Akin Minds: Where it All Began | Blog #100, February 21st, 2026

I named Akin Minds because Fictionpress wouldn’t let me upload it without a title. I had about a minute to decide.

Eighteen years later, I’m still using it. I’ve been writing this since I was 16.

This is Blog #100, and I want to talk about where it all began.


I discovered Fictionpress a long time ago, and probably when I was doing the most writing in my life. Schoolwork? Nah, I had an epic novel series to write. It invaded everything, and even now, it still perpetuates my life. I’ve never had a better grip on myself and the inner workings of my brain than when I’m writing.

I tried to tell this story a thousand ways over the years. My main goal was always to write the prequel series to this one first. But when this started to finally flow, it wouldn’t stop.

I wrote the first scene in one sitting. At the time, it was really different. I leaned more heavily on the mystery of Ryoku than the worldbuilding, didn’t start out with action. Honestly, the old drafts version of Ryoku was a little better off in the start than he is now. He’s always been witty at the worst times, coy and dry, a bit dumb, and carrying more emotional trauma than he ever deserved. I took heavy style inspiration from Shakespeare. The scene setting blurb, using Acts and Scenes, including a Dramatis Personae, all stem from there. In early edits, I even put author notes at the beginning of every scene. (low key: it’s all still online here)

I’d write scenes around and during class. Other writers or readers I collaborated with would read scenes as I posted them, rather than wait for full books. Even today, I sometimes write scenes imagining someone reads them as they appear, not as part of a full published novel.

I published Akin Minds for the first time on October 17th, 2013. I had an original, very simplistic, vision for the cover. Black and violet. The publishing house, Xlibris, made something that wasn’t quite it, but I didn’t care for a while. The dream was real. I just kept going, convinced it’d be fine in the end, and released Book 2.

By the time book 3 reached the editing phase, the warning in the back of my mind was screaming. I knew it needed better, and I didn’t want to continue using an American publisher. I started searching for a literary agent. Instead, I found a more local Canadian publisher, Tellwell, and began the process of moving over.

Rather than just port my book over, I knew it needed some editing. I took that and ran with it – rewrote the whole book from start to finish. Draft Ryoku grew into something sharper, better. I could incorporate new ideas I introduced in later books. From the 2013 edition, I could already see how I’d improved. Action became better. Descriptions leveled up. I dove into character relationships the way I wanted to. I took a year with the book, rewriting (twice, thanks to a huge technical error), and polishing until I was content.
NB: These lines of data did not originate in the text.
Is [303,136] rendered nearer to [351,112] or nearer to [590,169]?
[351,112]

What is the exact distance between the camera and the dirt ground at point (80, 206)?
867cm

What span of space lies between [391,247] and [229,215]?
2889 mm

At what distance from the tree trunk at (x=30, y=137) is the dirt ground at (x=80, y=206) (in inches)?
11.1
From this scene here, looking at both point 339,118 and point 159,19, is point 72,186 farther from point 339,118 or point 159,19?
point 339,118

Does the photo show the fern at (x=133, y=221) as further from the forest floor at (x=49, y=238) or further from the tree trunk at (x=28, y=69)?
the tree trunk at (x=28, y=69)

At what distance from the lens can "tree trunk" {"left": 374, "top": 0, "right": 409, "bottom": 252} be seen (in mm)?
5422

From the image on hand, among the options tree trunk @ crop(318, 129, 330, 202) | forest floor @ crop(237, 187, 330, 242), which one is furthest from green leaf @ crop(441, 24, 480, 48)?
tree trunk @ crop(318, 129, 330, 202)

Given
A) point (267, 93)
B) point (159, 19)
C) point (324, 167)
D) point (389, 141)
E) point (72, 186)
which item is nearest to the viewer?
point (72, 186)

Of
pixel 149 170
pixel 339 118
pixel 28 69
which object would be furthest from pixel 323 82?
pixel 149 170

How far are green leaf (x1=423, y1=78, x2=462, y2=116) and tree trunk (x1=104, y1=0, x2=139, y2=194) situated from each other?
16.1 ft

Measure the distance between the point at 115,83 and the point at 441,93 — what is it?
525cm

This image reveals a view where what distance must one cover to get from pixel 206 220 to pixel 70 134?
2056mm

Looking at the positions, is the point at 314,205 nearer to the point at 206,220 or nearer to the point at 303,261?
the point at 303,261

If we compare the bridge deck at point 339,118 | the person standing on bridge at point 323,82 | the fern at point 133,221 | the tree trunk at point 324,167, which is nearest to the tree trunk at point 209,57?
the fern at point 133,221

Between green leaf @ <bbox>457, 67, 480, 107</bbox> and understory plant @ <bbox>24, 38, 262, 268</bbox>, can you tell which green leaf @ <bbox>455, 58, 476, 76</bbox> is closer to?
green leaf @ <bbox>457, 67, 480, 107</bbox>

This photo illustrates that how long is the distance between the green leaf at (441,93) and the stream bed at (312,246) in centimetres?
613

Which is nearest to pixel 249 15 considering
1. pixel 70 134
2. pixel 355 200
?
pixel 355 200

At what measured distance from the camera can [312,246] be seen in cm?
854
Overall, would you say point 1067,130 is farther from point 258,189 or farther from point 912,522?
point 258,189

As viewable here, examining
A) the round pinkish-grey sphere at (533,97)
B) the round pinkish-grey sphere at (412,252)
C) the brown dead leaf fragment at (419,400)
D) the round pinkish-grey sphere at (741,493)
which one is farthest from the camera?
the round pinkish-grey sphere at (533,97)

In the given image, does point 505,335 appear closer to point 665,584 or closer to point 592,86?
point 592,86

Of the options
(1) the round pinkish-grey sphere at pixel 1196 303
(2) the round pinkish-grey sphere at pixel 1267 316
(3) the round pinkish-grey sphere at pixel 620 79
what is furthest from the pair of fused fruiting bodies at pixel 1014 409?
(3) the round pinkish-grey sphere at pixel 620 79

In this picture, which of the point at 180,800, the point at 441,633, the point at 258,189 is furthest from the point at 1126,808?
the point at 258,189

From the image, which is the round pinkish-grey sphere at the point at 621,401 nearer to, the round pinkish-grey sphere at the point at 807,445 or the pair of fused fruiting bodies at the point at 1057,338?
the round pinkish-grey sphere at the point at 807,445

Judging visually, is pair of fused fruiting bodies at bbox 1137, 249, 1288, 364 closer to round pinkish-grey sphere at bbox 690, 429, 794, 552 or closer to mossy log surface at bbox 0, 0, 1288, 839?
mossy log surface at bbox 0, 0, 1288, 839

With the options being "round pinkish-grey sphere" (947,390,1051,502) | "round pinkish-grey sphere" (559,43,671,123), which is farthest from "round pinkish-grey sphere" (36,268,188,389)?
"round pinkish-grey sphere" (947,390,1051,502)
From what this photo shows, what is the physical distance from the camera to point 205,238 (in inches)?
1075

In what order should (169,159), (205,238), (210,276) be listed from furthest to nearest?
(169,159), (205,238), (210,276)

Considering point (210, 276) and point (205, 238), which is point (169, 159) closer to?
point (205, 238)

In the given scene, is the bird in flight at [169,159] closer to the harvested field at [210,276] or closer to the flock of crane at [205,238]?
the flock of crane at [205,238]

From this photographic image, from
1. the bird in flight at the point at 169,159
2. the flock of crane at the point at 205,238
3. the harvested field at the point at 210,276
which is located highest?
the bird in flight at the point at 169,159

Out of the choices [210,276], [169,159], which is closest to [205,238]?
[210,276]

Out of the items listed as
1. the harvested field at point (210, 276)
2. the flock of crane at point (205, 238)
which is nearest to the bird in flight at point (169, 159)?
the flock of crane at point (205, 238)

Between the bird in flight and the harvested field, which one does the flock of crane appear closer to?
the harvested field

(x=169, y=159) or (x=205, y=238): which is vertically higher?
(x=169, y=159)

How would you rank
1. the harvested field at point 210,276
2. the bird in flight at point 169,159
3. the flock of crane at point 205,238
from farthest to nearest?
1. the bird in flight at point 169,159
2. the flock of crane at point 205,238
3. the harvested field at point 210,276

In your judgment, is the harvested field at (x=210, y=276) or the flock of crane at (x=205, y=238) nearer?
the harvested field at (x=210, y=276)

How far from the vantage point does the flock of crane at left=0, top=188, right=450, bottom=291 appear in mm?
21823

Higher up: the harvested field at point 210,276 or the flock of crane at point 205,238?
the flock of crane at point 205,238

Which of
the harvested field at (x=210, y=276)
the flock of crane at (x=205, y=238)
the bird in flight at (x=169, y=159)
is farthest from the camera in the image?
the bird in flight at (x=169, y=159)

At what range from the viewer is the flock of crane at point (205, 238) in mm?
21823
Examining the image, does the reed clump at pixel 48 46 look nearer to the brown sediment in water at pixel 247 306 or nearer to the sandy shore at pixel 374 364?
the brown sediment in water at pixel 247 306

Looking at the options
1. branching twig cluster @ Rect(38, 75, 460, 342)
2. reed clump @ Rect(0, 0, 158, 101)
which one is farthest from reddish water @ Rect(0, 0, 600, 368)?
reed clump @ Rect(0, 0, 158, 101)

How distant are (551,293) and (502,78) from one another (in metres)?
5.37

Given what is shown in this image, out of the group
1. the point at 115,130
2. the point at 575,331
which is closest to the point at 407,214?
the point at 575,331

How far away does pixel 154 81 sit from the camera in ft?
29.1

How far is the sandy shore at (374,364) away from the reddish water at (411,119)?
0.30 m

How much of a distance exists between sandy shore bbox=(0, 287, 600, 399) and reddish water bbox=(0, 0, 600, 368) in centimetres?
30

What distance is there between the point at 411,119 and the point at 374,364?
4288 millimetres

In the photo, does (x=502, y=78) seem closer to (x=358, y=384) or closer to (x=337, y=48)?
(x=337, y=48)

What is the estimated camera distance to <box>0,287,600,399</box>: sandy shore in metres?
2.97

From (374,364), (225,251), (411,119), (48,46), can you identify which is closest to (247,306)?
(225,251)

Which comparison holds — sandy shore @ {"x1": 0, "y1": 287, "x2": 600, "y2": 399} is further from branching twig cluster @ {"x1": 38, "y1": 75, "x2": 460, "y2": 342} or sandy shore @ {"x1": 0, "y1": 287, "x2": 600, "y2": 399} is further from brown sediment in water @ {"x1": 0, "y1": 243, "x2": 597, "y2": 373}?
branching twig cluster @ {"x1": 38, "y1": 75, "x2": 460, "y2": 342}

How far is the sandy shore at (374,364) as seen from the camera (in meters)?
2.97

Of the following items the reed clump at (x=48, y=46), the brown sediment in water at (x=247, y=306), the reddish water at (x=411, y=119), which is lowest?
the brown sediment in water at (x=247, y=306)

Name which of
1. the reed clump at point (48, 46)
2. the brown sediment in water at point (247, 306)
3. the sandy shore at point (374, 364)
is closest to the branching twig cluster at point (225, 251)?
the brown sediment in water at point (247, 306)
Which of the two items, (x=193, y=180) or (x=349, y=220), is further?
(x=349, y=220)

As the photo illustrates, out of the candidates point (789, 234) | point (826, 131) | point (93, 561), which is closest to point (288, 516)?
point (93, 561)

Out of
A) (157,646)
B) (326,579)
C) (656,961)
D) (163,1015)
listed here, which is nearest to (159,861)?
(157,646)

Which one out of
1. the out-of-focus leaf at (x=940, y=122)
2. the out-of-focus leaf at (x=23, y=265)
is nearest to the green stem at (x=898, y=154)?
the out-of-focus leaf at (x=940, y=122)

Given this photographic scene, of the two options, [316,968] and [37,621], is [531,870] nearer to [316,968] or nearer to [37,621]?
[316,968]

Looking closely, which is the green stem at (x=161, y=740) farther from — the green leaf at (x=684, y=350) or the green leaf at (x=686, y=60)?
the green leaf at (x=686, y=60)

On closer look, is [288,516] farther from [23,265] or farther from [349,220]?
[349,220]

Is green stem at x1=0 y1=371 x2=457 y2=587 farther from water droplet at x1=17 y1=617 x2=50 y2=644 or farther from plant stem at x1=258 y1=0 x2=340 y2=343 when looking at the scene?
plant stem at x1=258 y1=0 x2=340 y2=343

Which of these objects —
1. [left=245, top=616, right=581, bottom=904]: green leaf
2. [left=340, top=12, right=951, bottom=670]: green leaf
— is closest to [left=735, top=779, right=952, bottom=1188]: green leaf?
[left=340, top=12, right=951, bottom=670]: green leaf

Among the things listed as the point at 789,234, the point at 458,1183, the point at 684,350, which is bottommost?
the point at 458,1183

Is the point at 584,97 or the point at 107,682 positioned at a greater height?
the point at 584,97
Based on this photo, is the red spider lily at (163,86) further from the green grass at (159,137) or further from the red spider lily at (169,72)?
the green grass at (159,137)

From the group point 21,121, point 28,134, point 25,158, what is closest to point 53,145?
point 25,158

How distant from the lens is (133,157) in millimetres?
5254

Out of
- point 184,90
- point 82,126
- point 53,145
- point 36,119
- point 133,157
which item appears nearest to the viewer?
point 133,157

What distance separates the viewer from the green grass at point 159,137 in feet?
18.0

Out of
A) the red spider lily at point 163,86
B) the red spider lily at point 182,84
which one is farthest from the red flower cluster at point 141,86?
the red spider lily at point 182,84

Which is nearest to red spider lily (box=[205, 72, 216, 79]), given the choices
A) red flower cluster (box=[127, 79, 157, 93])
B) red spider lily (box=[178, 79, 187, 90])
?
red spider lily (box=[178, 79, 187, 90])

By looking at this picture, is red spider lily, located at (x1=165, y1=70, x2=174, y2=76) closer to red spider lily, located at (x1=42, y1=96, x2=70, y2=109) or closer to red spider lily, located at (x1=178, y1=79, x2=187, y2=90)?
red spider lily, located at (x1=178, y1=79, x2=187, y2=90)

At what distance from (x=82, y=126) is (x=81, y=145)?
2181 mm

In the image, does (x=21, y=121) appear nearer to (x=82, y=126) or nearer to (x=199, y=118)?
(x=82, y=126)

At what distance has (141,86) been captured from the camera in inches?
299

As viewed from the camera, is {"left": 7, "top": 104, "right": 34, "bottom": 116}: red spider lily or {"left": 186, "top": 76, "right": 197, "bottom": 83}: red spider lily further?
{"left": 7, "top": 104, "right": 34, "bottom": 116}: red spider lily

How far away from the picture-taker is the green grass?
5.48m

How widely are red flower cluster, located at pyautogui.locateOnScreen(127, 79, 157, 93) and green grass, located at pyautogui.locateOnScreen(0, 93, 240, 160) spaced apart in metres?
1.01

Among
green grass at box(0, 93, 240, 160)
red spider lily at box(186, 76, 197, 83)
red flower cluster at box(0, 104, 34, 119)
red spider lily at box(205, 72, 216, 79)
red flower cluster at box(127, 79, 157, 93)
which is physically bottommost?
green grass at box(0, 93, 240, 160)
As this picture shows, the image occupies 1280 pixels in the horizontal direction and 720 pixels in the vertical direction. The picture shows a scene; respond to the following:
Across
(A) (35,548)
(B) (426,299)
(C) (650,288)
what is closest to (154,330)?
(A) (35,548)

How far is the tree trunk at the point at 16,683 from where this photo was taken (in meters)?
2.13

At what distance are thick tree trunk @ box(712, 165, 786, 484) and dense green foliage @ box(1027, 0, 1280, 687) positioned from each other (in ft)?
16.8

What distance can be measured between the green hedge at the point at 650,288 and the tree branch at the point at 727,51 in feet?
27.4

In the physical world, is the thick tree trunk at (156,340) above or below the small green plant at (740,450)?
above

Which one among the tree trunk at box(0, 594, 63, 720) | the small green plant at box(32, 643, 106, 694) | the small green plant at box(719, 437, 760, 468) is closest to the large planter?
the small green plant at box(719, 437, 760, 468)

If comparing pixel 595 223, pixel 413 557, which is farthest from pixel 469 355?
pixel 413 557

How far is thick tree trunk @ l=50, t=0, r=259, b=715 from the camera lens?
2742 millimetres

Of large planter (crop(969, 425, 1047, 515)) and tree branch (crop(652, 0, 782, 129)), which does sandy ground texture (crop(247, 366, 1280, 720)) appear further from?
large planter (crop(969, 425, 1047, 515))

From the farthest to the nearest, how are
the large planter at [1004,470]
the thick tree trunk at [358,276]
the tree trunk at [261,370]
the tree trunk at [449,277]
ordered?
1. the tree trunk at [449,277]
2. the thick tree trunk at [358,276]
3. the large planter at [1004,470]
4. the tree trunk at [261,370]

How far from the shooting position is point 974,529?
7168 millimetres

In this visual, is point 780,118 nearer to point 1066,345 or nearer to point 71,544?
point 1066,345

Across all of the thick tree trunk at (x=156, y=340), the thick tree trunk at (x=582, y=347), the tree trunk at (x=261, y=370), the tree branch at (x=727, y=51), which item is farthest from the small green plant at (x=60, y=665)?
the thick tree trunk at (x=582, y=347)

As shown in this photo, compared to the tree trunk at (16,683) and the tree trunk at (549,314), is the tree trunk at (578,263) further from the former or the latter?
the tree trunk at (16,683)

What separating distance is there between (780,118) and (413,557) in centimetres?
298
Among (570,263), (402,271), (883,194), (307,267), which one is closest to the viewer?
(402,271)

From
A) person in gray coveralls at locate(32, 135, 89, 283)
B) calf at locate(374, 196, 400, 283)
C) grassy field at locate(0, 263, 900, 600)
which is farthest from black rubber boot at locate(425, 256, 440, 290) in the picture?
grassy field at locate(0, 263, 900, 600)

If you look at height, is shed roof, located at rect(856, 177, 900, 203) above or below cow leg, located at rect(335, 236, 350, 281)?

I even had a new cover made, for free, using a site called Simbi. That artist made the current cover for Akin Minds and character art of Ryoku, but eventually had to move on. Through Tellwell, I released the first and second books (The Tome) again, and much more affordable than before.

But it still wasn’t enough. As I geared up to release Ruinbound, I craved more control. Instead of needing a full reset like I did before, I reclaimed my books and the accounts associated with them. With full control, I could now edit them at any time with minor fees, making future editions much easier to print.

I now had full control over my books. It’s easier to do now than it was back in the beginning, so my mistakes don’t feel as grave as they could have – I learned on the way.


Where I’m at now in the writing process, looking back on Ryoku and the structure of Akin Minds is nostalgic. Book One was simpler. Characters were more emotionally innocent. Complexity existed, but the world was less cruel to them. Loss hurt, but didn’t hollow them out. Characters recovered. Ryoku was allowed to grow. What loss exists in that book, I allowed to breathe. Akin Minds is intimate and personal. One boy tried to understand something bigger than him. He still had innocence. A mistake didn’t end the world.

Book One was the last time these characters didn’t know what was coming. Book One is the shoreline; later books are the storm. Hope didn’t have to fight so hard. To look back from the battlegrounds of the series’ middle, it’s almost as nostalgic as looking back at when I first started writing the series. Or of the same gravity, but a different threshold.


Creating my 100th blog post on this website reminds me of the earliest days, and we’ve grown considerably since then. Author, readers, and characters together. I know that, by the next landmark, we’ll be in altogether different places. It’ll all come day after day, one foot before the next, until suddenly we’re far ahead of where we began. The shoreline is long behind us now, but the storm isn’t finished yet.